### Given records
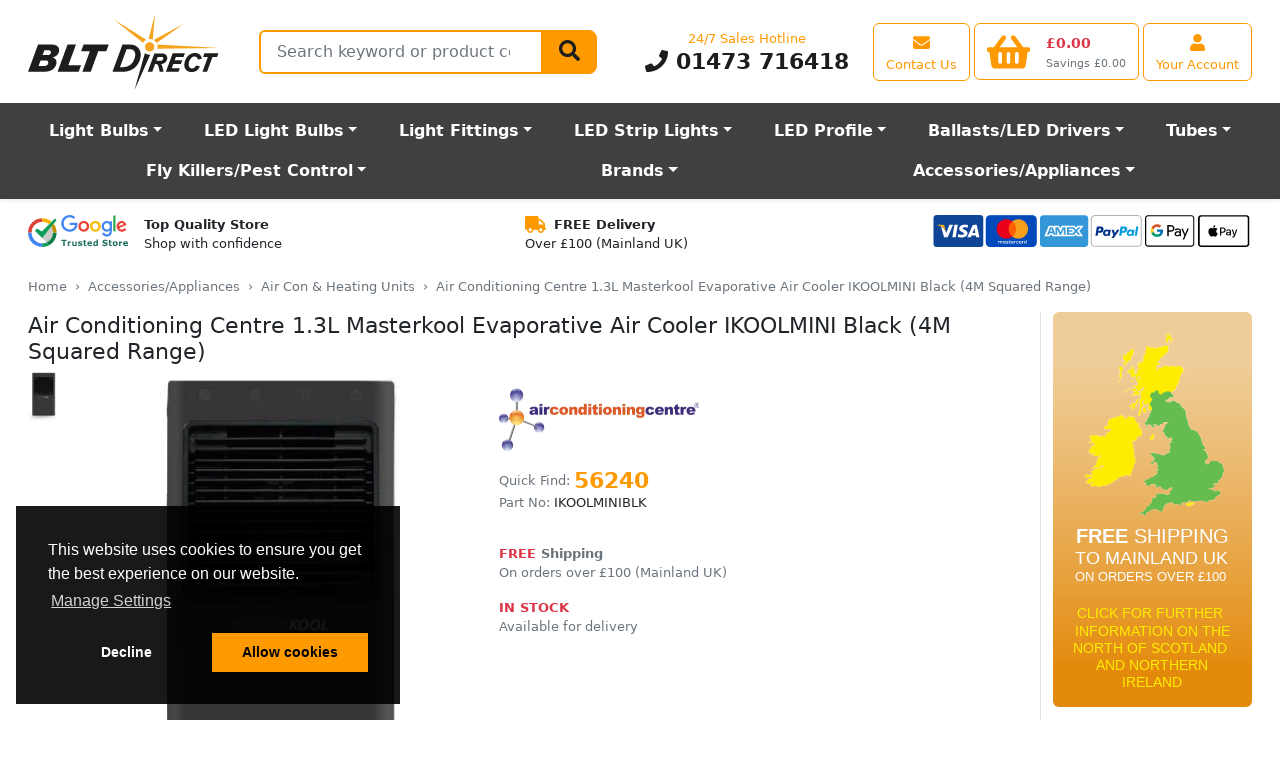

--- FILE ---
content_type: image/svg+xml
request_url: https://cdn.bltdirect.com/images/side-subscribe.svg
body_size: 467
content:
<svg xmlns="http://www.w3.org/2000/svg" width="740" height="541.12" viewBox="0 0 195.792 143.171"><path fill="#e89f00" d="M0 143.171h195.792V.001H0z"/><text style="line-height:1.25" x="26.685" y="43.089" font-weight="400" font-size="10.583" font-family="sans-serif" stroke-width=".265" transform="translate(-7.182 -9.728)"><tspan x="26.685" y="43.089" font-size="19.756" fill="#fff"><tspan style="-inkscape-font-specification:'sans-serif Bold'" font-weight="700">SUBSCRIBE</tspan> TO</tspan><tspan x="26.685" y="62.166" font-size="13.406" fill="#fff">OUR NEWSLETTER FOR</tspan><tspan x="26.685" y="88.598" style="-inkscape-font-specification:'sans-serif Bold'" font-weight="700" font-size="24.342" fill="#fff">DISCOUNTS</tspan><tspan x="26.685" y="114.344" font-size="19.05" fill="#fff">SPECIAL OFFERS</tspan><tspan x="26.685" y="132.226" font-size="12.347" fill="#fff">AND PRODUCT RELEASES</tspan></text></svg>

### Activity
Give back exactly the lines from the line containing "body_size: 467" to the end of the entries, and no other lines.

### Written reply
body_size: 467
content:
<svg xmlns="http://www.w3.org/2000/svg" width="740" height="541.12" viewBox="0 0 195.792 143.171"><path fill="#e89f00" d="M0 143.171h195.792V.001H0z"/><text style="line-height:1.25" x="26.685" y="43.089" font-weight="400" font-size="10.583" font-family="sans-serif" stroke-width=".265" transform="translate(-7.182 -9.728)"><tspan x="26.685" y="43.089" font-size="19.756" fill="#fff"><tspan style="-inkscape-font-specification:'sans-serif Bold'" font-weight="700">SUBSCRIBE</tspan> TO</tspan><tspan x="26.685" y="62.166" font-size="13.406" fill="#fff">OUR NEWSLETTER FOR</tspan><tspan x="26.685" y="88.598" style="-inkscape-font-specification:'sans-serif Bold'" font-weight="700" font-size="24.342" fill="#fff">DISCOUNTS</tspan><tspan x="26.685" y="114.344" font-size="19.05" fill="#fff">SPECIAL OFFERS</tspan><tspan x="26.685" y="132.226" font-size="12.347" fill="#fff">AND PRODUCT RELEASES</tspan></text></svg>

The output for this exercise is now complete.